_Compito assegnato A_
Ricopia parola per parola il brano del testo sulla politica d'investimento della Banca Migros, partendo dalle parole "Dopo un inizio" e fermandoti dopo le parole "traccia una previsione.".

_Testo fornito_
-----

Aggiornamento sulla politica d’investimento della Banca Migros

Dopo un inizio anno estremamente turbolento, i mercati finanziari internazionali hanno ritrovato un po’ di calma verso la fine del primo trimestre. Markus Wattinger, responsabile dell’Asset Management della Banca Migros, spiega i motivi dell’andamento altalenante delle borse e traccia una previsione.

Ritorno della volatilità

Le prime settimane dell’anno ne sono la conferma evidente: sui mercati internazionali la volatilità rimane elevata, come spesso indicato in questa sede. Ecco il perché delle turbolenze nei primi mesi del 2016: il calo dei prezzi delle azioni e la fuga verso beni rifugio, tra cui titoli di stato e oro, hanno dimostrato il disorientamento degli investitori e provocato un inizio anno tra i peggiori della storia. Il prezzo del petrolio in continua discesa contrariamente alle aspettative, il rinfocolarsi dei timori di un brusco atterraggio dell’economia cinese e i dubbi sulla tenuta della congiuntura nei paesi industrializzati hanno spinto i mercati sulle montagne russe nel primo trimestre.

Ripresa su un vasto fronte

Per fine marzo molti mercati sono comunque riusciti a recuperare le perdite talora pesanti o, almeno, ad arginarle. L’inversione di rotta è stata in gran parte favorita dalla ritrovata stabilità dei prezzi del petrolio che ha temporaneamente allentato le pressioni sui mercati emergenti e su gran parte del settore energetico globale. Ma anche le continue iniezioni di liquidità nell’economia da parte delle banche centrali in Europa e in Giappone hanno notevolmente contribuito a correggere l’esagerata reazione negativa dei mercati. Nei prossimi mesi ci attendiamo che l’attuale fase di recupero prosegua, senza tuttavia escludere un provvisorio ritorno della volatilità.

-----

[Domande su scene fotografate]
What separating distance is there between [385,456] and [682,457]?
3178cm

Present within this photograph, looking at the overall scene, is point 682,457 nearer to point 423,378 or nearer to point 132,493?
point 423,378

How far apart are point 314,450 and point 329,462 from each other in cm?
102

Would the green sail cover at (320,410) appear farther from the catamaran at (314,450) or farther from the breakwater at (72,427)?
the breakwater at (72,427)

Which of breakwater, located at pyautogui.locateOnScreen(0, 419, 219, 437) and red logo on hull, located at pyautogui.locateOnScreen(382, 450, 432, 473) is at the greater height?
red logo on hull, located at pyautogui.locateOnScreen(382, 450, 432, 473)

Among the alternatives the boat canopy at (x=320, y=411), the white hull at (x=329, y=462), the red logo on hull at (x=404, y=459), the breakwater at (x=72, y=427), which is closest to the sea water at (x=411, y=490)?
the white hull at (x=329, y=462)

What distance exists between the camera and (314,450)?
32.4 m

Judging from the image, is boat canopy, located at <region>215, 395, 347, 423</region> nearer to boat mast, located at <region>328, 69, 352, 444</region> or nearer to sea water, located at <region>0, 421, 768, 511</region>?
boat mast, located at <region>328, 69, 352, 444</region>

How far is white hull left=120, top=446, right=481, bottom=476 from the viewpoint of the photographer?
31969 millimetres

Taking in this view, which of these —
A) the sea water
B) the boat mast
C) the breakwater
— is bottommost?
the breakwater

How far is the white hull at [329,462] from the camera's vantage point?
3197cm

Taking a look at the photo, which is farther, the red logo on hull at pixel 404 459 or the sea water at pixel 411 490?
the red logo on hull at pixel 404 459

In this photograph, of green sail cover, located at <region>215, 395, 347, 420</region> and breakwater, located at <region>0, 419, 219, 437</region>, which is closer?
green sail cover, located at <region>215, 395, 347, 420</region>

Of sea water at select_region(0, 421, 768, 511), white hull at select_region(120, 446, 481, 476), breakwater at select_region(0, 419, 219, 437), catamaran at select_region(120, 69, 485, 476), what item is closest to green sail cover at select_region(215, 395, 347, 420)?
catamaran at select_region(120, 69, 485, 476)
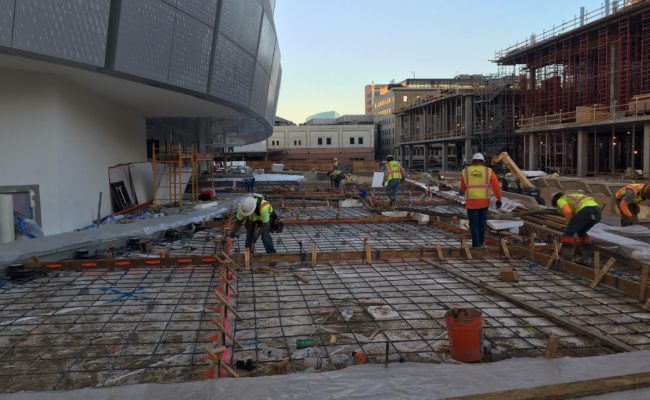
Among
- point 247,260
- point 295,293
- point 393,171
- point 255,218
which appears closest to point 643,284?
point 295,293

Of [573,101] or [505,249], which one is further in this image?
[573,101]

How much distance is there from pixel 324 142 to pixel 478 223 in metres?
64.0

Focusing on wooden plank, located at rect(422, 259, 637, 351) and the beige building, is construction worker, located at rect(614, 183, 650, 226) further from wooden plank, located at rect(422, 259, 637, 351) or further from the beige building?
the beige building

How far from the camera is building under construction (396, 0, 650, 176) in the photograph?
29406 millimetres

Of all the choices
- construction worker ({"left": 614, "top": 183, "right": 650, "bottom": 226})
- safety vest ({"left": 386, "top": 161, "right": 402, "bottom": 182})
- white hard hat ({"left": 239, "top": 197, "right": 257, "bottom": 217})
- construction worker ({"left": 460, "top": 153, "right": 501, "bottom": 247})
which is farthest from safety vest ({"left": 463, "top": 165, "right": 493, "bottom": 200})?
safety vest ({"left": 386, "top": 161, "right": 402, "bottom": 182})

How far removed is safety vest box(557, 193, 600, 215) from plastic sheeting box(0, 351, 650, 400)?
12.7ft

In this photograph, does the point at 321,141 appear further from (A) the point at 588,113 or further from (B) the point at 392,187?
(B) the point at 392,187

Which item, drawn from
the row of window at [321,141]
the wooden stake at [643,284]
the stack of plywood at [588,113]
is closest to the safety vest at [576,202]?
the wooden stake at [643,284]

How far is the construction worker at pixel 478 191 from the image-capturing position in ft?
27.2

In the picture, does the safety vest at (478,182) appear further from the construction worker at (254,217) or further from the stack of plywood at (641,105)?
the stack of plywood at (641,105)

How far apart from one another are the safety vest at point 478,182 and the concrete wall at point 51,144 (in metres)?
8.12

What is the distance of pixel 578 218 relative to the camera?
7199 millimetres

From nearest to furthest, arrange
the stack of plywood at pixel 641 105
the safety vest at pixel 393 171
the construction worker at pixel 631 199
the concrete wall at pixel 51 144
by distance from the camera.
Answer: the concrete wall at pixel 51 144
the construction worker at pixel 631 199
the safety vest at pixel 393 171
the stack of plywood at pixel 641 105

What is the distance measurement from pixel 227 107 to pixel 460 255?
10.0 m
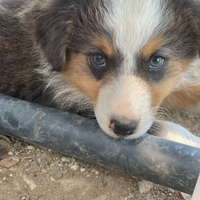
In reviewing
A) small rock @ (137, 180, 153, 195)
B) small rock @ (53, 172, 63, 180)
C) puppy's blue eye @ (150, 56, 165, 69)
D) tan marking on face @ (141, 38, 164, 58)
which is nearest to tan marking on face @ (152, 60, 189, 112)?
puppy's blue eye @ (150, 56, 165, 69)

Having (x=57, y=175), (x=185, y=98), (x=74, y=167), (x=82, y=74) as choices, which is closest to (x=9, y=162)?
(x=57, y=175)

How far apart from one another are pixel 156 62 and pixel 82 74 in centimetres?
71

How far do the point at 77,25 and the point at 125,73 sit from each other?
2.05ft

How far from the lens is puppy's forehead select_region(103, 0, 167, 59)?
2123 millimetres

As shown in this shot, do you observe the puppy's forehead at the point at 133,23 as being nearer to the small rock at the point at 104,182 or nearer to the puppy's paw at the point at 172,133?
the puppy's paw at the point at 172,133

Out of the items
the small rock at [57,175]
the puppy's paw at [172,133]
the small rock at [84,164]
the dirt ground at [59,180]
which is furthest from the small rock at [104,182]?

-----

_Compito assegnato B_
Riporta ogni riga dell'elenco che contiene la parola "plywood", distinguendo tra maiuscole e minuscole.

_Risposta esercizio A_
Dopo un inizio anno estremamente turbolento, i mercati finanziari internazionali hanno ritrovato un po’ di calma verso la fine del primo trimestre. Markus Wattinger, responsabile dell’Asset Management della Banca Migros, spiega i motivi dell’andamento altalenante delle borse e traccia una previsione.

_Risposta esercizio B_
the stack of plywood at [588,113]
In the picture, does the safety vest at (478,182) appear further from the construction worker at (254,217) or further from the stack of plywood at (641,105)?
the stack of plywood at (641,105)
the stack of plywood at pixel 641 105
the stack of plywood at pixel 641 105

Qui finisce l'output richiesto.